The Boy in the Striped Pajamas has a Lexile score of 1080, far above Elisa and Alejandro’s May SRI scores of 751 and 687, respectively, but they were able to successfully engage with the text collaboratively. During this time, many of my stronger readers with lexile scores above 1000 were struggling with The Book Thief, which has a lexile score of only 730.
This led me to wonder what a Lexile score actually is and how a 30-minute computerized SRI test assigned them to my students. According to its creators, “A Lexile text measure is based on the semantic and syntactic elements of a text.” They caution that other factors affect how readers relate to books, including the book’s content and format and the reader’s interest, and that a lexile measure is only a starting point for selecting books.
This caution is essential. As teachers, we’re often given assessment results as if they are some holy grail, some magical window into our students’ true capabilities. An easily administered computer test, like the SRI, which prints out neat reports with the click of mouse and efficiently allows us to group students, is very alluring. But reading is complex, and we really can’t open up kids’ brains to see what’s going on when they interact with text. The best we can do is open up little windows to peak through.
While the SRI is one window and an easy one to collect, I found that perhaps a more accurate picture was actually listening to students as they talked through their questions about a text– once we got to the place where they were “clarifying the text”, not just the story, for each other. It’s much messier and more time consuming to collect and analyze, but an important picture of their abilities as readers, especially with the Common Core’s emphasis on text-based academic discussion and making evidence-based claims. Clearly, if we want to see how well students are able to do this, we need to assess them as they actually perform this skill.

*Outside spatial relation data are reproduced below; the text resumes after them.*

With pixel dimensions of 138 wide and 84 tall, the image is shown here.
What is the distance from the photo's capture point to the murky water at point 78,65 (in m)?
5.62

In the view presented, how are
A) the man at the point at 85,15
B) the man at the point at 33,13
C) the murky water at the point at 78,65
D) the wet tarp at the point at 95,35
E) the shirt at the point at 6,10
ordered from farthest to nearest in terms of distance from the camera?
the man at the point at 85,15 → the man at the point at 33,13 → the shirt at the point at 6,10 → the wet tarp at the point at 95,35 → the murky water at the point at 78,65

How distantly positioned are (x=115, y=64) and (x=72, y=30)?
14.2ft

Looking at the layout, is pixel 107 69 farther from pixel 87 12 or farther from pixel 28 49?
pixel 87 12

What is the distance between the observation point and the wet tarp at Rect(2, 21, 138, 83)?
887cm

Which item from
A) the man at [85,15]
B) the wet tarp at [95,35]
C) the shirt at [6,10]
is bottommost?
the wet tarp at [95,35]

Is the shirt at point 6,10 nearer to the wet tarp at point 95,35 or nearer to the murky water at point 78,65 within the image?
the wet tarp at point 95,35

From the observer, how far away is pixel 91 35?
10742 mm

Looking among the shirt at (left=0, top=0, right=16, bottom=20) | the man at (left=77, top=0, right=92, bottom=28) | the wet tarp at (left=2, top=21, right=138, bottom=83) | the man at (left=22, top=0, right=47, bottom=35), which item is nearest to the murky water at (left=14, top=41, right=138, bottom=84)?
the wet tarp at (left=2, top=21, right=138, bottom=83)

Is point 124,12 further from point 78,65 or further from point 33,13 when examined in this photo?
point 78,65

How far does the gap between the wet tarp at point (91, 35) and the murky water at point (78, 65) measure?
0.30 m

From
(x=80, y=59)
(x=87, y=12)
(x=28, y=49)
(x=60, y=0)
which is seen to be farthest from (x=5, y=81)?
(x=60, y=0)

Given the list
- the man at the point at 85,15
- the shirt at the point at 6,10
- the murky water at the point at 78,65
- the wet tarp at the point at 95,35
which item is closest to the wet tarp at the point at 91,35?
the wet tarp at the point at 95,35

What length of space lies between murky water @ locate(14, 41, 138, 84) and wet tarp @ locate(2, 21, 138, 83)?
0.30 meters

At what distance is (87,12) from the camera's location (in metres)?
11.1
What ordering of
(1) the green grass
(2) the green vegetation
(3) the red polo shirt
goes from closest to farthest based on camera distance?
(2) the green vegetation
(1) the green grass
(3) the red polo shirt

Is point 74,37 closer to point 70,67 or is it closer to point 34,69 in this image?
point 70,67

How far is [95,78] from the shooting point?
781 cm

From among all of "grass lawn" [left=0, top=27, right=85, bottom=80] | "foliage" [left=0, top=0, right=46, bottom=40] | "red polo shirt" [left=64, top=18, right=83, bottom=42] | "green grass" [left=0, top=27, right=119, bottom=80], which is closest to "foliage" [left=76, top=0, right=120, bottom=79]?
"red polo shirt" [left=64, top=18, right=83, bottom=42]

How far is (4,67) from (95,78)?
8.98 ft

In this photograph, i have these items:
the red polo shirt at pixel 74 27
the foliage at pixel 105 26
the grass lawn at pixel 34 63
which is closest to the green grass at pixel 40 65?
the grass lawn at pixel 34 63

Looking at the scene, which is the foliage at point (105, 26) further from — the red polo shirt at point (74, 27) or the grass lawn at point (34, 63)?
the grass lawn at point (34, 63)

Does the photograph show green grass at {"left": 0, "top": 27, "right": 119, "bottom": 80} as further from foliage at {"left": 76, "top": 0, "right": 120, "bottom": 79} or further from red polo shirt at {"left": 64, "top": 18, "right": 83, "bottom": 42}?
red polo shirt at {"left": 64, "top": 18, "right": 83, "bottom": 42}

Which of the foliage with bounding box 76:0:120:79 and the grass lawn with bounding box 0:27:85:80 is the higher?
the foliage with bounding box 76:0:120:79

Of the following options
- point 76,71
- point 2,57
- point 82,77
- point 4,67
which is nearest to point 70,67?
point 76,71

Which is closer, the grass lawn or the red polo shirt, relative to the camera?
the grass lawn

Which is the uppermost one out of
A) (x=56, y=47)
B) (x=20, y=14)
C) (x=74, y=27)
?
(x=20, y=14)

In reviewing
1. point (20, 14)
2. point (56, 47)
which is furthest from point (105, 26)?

The more troubling question for me is how our pictures of students’ competencies as readers are created over time and what consequences they have. Earlier I wrote that students with lower SRI scores were more successful in more homogeneous groups, but were these really homogeneous groups? In reality, they were groups with peers who, from my teacher view of the class, seemed to have lower academic status as readers or students in general, both in the eyes of other students and teachers.
However, in some cases, their SRI scores were just as high as their peers or, like Alejandro, they showed competence in their reading group performance that contradicted their scores. The question then is how to combat this low status so that we, as teachers, do not turn the incomplete windows that SRI data–or other test scores–provide into walls that limit students’ educational opportunities.
I haven’t found an answer, and doubt that a simple one exists, but using multiple sources of data can give us a more complete picture of students’ competencies. Instead of limiting students to text within their lexile range, data from audio recordings and my observations helped me provide responsive scaffolding to support their collaborative grappling with challenging text.